Opdracht:
Zet het deel van de gegevens dat opent met de regel waarin "From among (401,468), (875,207), (311,103), what" staat en loopt tot en met de laatste regel van de gegevens om in een JSON-lijst van strings, één string per regel. Laat lege regels weg.
────────────────────────────────────────
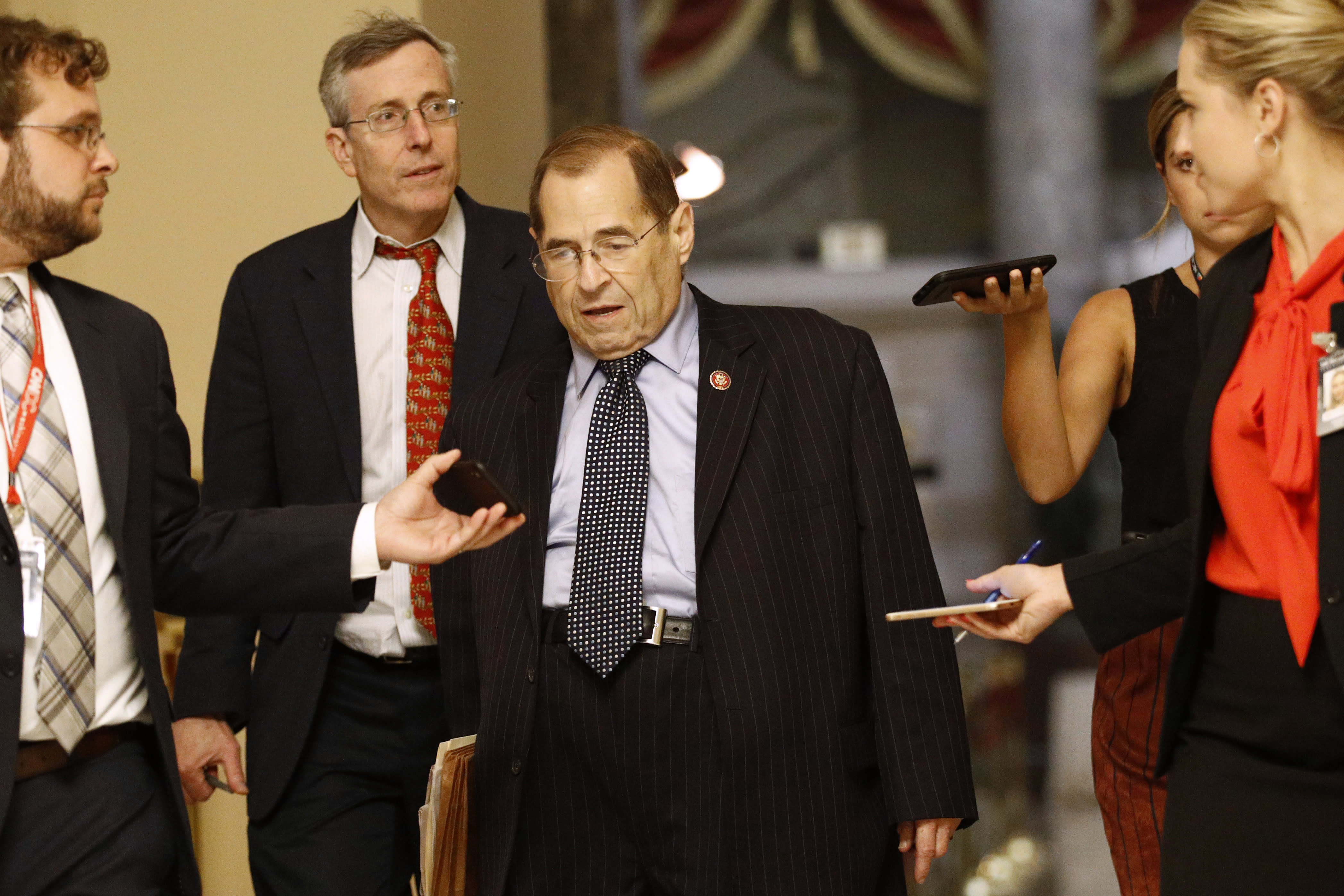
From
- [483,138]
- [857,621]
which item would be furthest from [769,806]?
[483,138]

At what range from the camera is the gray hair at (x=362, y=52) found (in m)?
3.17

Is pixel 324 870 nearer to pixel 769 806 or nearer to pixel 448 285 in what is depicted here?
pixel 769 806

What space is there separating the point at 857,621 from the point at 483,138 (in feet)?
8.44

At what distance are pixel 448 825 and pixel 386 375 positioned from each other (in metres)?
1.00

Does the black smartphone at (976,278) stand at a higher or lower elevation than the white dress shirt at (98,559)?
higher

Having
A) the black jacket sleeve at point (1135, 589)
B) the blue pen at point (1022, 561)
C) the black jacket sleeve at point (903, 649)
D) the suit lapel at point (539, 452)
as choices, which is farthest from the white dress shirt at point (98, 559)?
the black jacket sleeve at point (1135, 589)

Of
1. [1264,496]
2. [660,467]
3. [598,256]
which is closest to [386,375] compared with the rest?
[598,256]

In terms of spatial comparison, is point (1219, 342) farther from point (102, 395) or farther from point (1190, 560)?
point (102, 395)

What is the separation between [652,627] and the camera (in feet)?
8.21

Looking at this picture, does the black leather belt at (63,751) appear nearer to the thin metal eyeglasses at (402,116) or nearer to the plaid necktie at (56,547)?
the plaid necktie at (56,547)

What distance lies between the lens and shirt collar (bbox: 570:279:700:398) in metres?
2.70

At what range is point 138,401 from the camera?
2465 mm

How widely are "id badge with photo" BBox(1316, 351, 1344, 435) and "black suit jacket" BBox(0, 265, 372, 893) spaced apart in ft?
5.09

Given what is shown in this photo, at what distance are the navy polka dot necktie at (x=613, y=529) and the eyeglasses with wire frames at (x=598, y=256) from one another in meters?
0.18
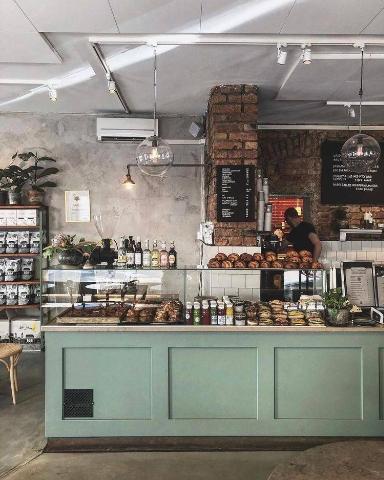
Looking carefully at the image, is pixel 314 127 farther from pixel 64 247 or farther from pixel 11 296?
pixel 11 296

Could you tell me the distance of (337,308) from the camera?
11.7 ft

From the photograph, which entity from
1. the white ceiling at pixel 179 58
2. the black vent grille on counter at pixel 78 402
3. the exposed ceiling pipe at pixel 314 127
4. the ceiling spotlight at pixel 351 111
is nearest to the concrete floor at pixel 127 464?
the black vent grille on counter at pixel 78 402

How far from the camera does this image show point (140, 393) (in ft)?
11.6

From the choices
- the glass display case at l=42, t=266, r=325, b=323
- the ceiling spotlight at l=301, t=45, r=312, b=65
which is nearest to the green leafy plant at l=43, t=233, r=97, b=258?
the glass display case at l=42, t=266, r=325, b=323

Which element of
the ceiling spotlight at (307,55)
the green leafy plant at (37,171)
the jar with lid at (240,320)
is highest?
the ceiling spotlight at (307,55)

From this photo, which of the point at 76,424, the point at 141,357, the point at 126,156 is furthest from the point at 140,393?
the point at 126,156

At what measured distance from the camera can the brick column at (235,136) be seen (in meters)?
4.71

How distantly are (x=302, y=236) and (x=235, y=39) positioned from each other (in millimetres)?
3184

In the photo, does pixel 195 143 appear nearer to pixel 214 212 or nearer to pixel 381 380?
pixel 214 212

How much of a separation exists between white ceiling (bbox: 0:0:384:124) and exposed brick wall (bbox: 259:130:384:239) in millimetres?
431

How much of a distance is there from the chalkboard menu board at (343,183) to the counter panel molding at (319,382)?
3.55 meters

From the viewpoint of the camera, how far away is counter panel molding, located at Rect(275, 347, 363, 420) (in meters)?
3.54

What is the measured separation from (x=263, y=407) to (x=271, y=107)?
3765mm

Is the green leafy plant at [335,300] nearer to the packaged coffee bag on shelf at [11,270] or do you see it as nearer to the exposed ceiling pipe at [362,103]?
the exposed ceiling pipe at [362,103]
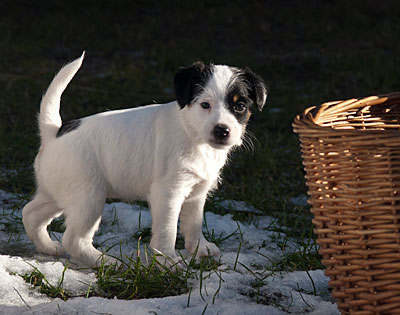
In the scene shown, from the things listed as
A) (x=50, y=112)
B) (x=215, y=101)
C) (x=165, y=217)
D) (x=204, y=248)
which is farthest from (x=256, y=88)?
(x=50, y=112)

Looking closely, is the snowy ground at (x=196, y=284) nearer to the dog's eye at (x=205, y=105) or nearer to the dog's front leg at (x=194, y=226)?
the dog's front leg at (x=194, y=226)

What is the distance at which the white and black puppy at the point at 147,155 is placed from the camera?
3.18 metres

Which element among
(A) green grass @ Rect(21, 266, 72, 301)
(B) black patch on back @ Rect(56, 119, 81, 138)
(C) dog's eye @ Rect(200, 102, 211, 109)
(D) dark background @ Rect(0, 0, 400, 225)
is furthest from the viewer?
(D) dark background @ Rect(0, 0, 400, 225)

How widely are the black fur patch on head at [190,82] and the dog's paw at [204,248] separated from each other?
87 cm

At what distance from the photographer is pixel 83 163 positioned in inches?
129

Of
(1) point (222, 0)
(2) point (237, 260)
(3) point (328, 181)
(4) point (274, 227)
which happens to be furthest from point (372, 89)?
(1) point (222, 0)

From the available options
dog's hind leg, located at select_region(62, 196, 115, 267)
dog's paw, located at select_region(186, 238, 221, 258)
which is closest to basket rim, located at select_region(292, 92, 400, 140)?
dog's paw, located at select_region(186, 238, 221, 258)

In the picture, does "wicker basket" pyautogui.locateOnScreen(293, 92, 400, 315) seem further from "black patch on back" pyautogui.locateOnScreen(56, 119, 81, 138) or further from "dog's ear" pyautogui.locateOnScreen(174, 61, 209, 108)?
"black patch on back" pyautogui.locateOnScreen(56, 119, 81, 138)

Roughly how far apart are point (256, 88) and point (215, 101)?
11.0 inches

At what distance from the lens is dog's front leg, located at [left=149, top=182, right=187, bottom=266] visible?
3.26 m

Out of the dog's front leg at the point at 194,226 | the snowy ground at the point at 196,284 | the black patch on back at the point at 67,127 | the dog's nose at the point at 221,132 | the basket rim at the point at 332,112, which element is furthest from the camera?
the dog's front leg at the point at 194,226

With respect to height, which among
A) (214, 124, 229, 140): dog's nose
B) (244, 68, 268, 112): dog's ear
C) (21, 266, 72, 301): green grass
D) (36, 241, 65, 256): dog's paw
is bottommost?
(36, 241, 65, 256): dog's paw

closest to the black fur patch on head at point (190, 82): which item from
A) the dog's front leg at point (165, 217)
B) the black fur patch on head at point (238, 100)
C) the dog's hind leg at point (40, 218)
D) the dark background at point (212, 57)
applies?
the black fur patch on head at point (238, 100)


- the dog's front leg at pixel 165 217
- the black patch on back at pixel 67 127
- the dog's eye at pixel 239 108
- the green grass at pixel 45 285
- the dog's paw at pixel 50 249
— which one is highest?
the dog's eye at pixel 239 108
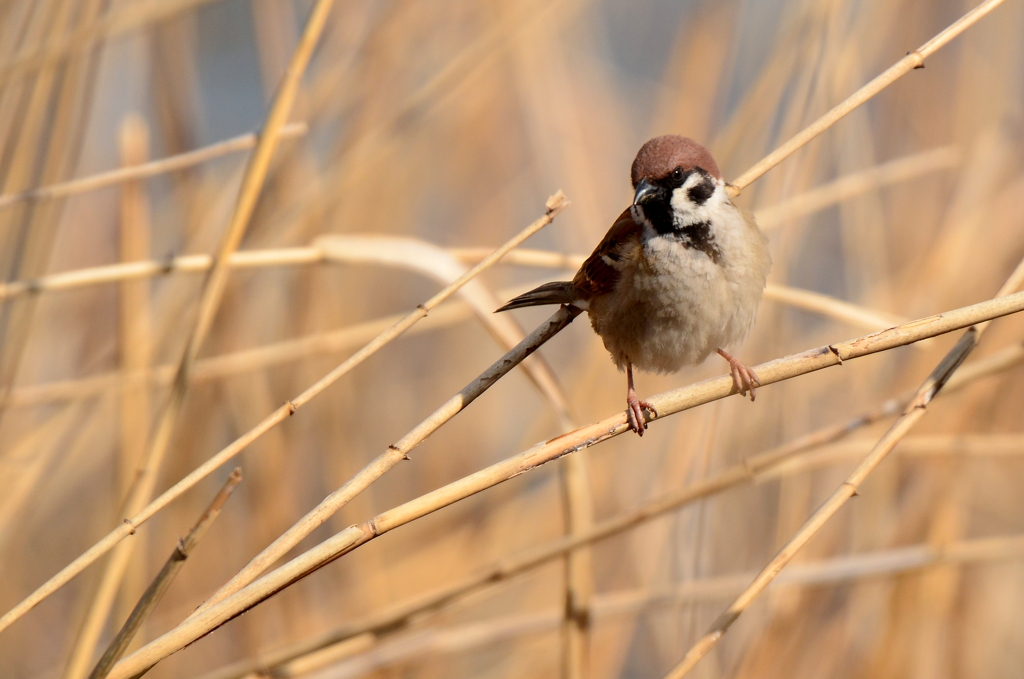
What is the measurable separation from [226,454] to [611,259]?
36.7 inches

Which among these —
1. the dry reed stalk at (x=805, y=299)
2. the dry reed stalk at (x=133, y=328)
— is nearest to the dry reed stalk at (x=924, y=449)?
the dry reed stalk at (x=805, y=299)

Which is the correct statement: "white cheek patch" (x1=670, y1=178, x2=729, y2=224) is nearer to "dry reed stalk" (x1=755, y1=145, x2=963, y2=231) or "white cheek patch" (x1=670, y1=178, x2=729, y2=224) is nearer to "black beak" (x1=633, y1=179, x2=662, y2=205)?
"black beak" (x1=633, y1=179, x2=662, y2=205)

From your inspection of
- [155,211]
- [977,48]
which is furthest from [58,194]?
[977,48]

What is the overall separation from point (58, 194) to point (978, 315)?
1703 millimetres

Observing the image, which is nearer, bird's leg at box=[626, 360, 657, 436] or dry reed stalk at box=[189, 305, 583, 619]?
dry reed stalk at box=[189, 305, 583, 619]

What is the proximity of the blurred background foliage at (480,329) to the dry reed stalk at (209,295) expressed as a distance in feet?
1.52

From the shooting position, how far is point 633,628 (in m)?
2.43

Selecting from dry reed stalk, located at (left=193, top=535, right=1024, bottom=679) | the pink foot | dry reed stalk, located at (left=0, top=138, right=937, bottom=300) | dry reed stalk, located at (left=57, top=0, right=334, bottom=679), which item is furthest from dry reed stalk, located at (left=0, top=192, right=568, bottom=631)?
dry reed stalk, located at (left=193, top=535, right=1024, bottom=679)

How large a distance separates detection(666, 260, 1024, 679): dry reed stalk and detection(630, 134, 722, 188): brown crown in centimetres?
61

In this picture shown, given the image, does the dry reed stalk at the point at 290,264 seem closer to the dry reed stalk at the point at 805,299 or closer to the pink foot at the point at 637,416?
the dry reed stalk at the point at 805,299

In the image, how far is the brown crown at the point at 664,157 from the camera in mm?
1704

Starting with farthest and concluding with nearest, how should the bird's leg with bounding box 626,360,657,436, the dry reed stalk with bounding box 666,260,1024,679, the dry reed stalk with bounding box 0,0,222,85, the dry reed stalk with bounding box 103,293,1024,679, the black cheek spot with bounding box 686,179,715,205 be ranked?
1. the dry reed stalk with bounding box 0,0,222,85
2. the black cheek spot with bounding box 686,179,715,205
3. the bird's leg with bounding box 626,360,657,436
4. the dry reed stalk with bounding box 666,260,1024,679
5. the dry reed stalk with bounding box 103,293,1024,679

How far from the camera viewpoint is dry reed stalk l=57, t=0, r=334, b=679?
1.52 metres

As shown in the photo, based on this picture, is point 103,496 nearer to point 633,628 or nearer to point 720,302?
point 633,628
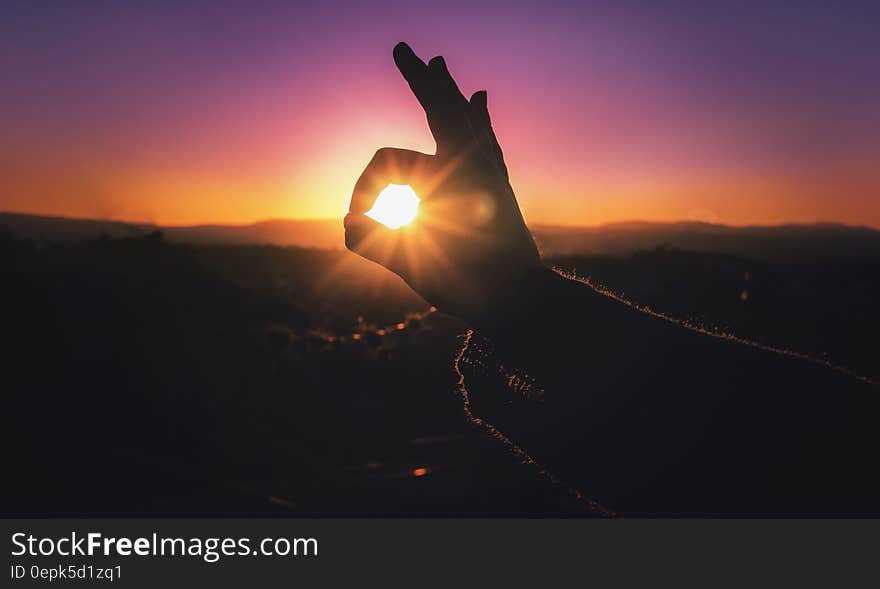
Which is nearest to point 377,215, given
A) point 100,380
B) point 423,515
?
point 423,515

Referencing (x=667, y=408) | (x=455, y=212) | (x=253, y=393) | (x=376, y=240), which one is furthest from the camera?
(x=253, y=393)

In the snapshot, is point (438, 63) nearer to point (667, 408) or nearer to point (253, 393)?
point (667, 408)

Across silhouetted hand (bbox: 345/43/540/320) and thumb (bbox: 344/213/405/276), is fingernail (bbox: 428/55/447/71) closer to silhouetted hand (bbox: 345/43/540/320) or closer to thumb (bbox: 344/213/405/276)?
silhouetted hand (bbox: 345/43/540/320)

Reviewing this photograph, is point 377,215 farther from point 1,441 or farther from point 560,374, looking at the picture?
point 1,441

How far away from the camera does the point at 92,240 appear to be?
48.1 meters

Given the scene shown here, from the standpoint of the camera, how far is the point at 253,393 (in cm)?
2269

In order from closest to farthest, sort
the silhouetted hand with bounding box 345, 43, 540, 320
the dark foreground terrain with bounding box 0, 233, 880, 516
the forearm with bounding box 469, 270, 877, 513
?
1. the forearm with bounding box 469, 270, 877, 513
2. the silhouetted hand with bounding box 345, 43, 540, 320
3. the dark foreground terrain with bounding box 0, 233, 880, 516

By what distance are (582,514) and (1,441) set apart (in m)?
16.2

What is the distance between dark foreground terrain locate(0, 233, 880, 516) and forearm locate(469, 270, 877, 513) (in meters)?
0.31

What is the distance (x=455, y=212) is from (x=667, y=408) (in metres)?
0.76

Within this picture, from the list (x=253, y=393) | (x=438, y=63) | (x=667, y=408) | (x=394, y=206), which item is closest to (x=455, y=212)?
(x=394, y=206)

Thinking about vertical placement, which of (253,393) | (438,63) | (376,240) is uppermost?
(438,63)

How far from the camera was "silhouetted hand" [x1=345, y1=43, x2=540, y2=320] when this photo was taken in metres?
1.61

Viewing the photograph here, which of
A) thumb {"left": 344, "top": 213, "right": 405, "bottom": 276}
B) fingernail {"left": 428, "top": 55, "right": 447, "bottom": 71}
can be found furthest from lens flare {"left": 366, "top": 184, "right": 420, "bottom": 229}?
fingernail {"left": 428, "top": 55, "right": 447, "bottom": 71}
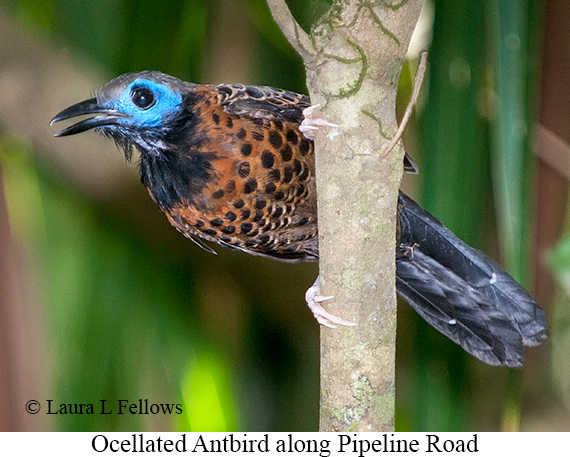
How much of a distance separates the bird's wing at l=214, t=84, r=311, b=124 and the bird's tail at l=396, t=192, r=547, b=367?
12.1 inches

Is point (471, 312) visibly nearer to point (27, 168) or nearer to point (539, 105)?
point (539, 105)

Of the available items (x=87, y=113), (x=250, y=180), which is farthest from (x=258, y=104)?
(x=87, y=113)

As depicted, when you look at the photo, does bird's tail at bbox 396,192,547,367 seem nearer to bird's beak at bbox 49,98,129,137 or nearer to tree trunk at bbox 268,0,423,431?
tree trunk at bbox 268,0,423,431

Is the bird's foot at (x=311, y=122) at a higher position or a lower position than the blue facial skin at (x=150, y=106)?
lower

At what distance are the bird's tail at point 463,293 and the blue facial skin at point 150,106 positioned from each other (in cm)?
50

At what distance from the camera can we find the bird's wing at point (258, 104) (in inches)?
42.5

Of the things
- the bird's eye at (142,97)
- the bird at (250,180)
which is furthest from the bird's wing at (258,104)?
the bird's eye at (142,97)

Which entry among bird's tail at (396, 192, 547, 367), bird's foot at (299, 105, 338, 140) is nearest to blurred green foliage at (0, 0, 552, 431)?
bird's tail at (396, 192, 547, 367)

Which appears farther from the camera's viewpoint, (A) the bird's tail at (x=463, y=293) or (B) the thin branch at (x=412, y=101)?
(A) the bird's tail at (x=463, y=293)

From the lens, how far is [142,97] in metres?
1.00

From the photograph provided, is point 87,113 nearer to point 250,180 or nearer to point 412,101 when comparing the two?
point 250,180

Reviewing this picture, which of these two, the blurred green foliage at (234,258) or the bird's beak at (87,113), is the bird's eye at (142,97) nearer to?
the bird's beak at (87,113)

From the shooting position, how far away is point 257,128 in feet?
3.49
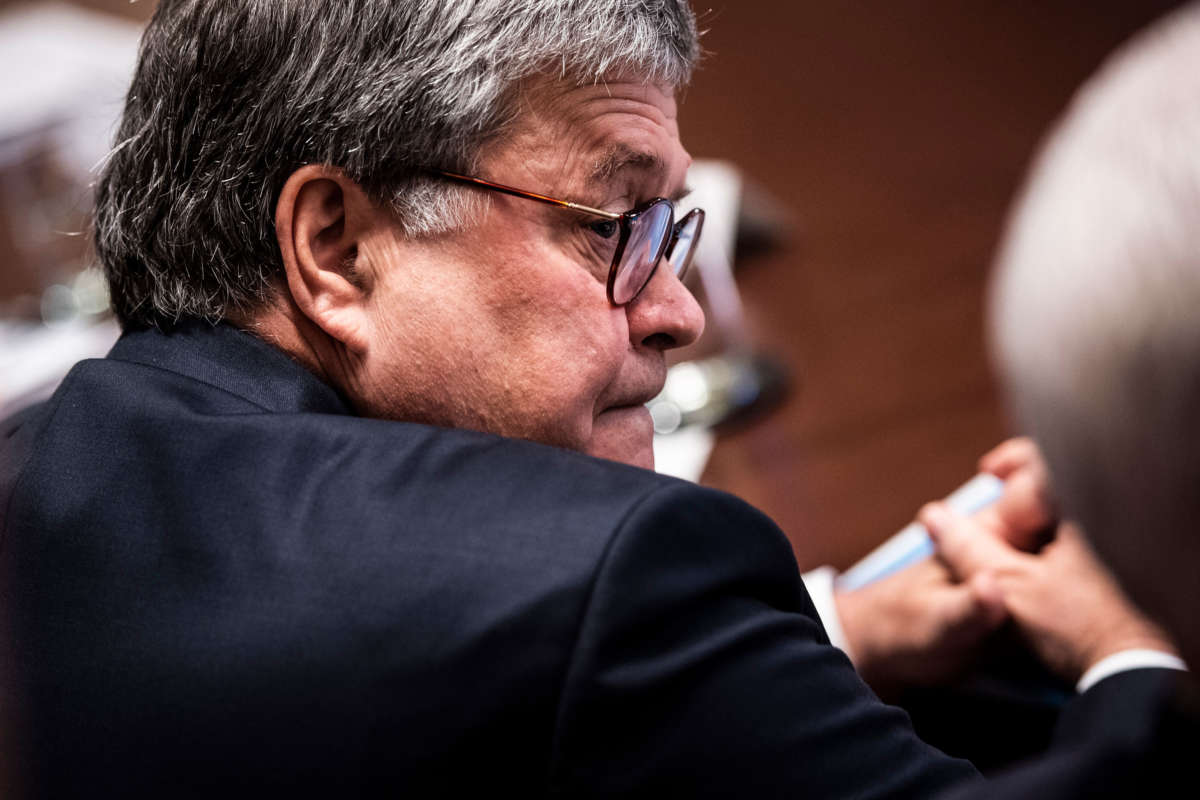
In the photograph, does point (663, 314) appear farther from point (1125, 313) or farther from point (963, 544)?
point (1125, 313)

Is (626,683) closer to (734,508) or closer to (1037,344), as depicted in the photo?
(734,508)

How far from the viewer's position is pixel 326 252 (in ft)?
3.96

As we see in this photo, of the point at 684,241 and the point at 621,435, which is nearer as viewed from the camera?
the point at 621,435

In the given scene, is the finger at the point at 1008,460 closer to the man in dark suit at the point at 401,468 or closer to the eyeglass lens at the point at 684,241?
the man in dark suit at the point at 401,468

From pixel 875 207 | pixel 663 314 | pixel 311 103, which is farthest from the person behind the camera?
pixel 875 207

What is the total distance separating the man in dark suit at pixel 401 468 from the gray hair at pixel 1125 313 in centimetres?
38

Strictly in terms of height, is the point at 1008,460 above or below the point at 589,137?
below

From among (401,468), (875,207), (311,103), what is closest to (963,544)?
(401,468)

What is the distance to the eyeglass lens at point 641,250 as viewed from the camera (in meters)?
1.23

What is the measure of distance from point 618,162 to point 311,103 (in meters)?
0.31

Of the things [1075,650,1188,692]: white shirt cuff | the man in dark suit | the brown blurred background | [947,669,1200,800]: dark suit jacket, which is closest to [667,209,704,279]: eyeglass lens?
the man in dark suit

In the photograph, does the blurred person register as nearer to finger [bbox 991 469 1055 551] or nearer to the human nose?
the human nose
────────────────────────────────────────
Uitvoer:
[
  "From among (401,468), (875,207), (311,103), what is closest to (963,544)?",
  "(401,468)",
  "What is the distance to the eyeglass lens at point 641,250 as viewed from the camera (in meters)?",
  "1.23",
  "What is the measure of distance from point 618,162 to point 311,103 (in meters)?",
  "0.31",
  "Of the things [1075,650,1188,692]: white shirt cuff | the man in dark suit | the brown blurred background | [947,669,1200,800]: dark suit jacket, which is closest to [667,209,704,279]: eyeglass lens?",
  "the man in dark suit",
  "In the photograph, does the blurred person register as nearer to finger [bbox 991 469 1055 551] or nearer to the human nose?",
  "the human nose"
]